#### [Teks Halaman]
# # #

Oleh:
Yuni Dwi Kartika (Analis Kebijakan Ahli Pertama)
Apa
itu halal?
Halal
adalah sesuatu (perbuatan atau benda) yang dibolehkan untuk dikerjakan atau
digunakan menurut aturan syariat Islam. Mengonsumsi makanan dan minuman halal
merupakan perintah Allah SWT dalam Alquran (QS Al-Baqarah 168) kepada seluruh
umat manusia sebagai bentuk ibadah dan bukti ketaatan kepada-Nya. Dalam
Alquran, kata halal disertai thayyib (halalan thayiban). Dalam konteks
makanan, halal berarti sesuatu yang boleh dikonsumsi sesuai aturan Islam
sedangkan thayyib berarti baik, aman untuk dikonsumsi, bersih,
menyehatkan, dan bermutu.
Secara
secara implisit, halal dan thayyib sesungguhnya sudah mencakup juga Food
Safety, Good Manufacturing Practices (GMP) dan standar internasional (ISO).

# # #

#### [Data yang Disediakan]

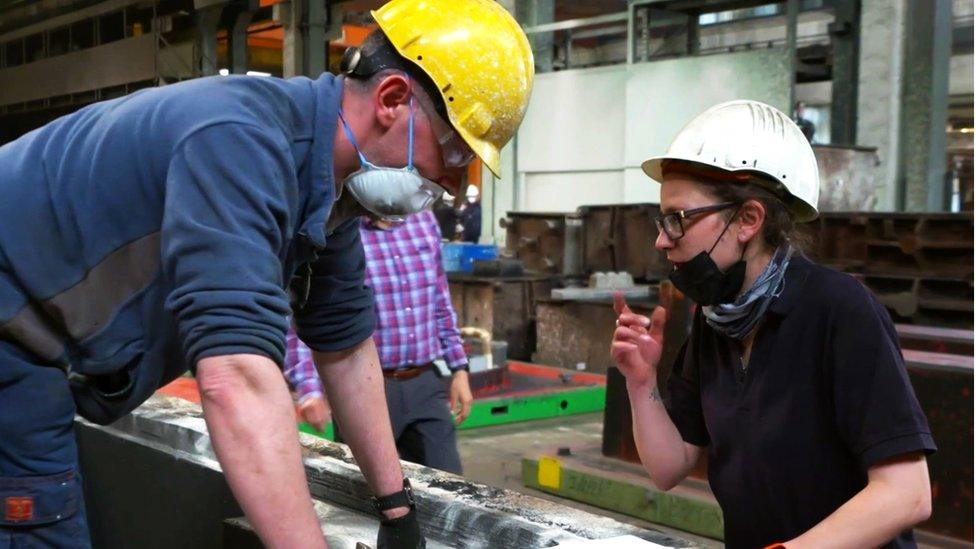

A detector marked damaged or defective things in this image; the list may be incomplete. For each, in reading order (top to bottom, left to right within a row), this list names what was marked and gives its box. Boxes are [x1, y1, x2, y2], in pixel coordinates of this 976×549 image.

rusty metal surface [504, 213, 572, 276]
rusty metal surface [580, 202, 672, 282]
rusty metal surface [448, 274, 552, 360]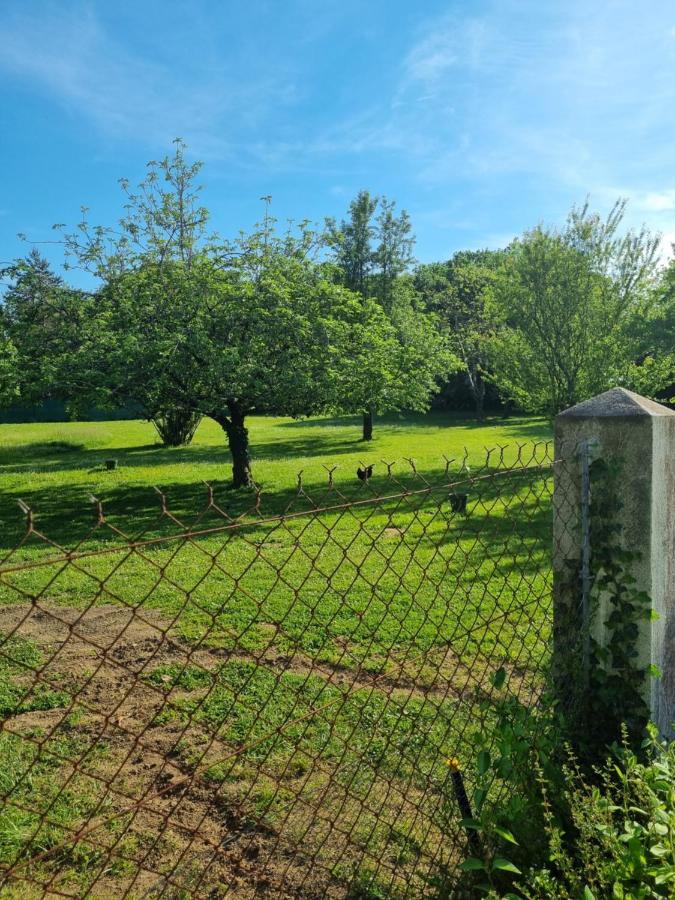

# # #

#### [Daftar Pertanyaan]
a – Jawablah pertanyaan berikut berdasarkan teks tentang halal.
(i) Ayat Alquran mana yang disebut memuat perintah mengonsumsi makanan dan minuman halal?
(ii) Kata apa yang menyertai kata halal dalam Alquran?
(iii) Apa saja yang secara implisit sudah dicakup oleh halal dan thayyib?
b – Perpanjang teks tentang halal dengan melanjutkannya dari kalimat terakhirnya.
Data tersebut tidak diperlukan untuk mengerjakan soal.

#### [Jawaban Berurutan]
a –
(i) QS Al-Baqarah 168.
(ii) Thayyib (halalan thayiban).
(iii) Food Safety, Good Manufacturing Practices (GMP), dan standar internasional (ISO).

b –
Jadi halal lebih dari sekedar mutu (halal is more than just quality)
karena ada aspek spiritual yang tidak ada pada sistem mutu yang lain. Selain
itu, berbeda dengan sistem mutu yang lain, standar halal juga sangat ketat dan
memegang prinsip zero tolerance, yaitu tidak mengenal tolerasi masuknya
bahan/zat haram dan najis ke dalam bahan/zat halal, baik sengaja dicampurkan
ataupun secara tidak sengaja terkontaminasi oleh bahan yang haram dan najis.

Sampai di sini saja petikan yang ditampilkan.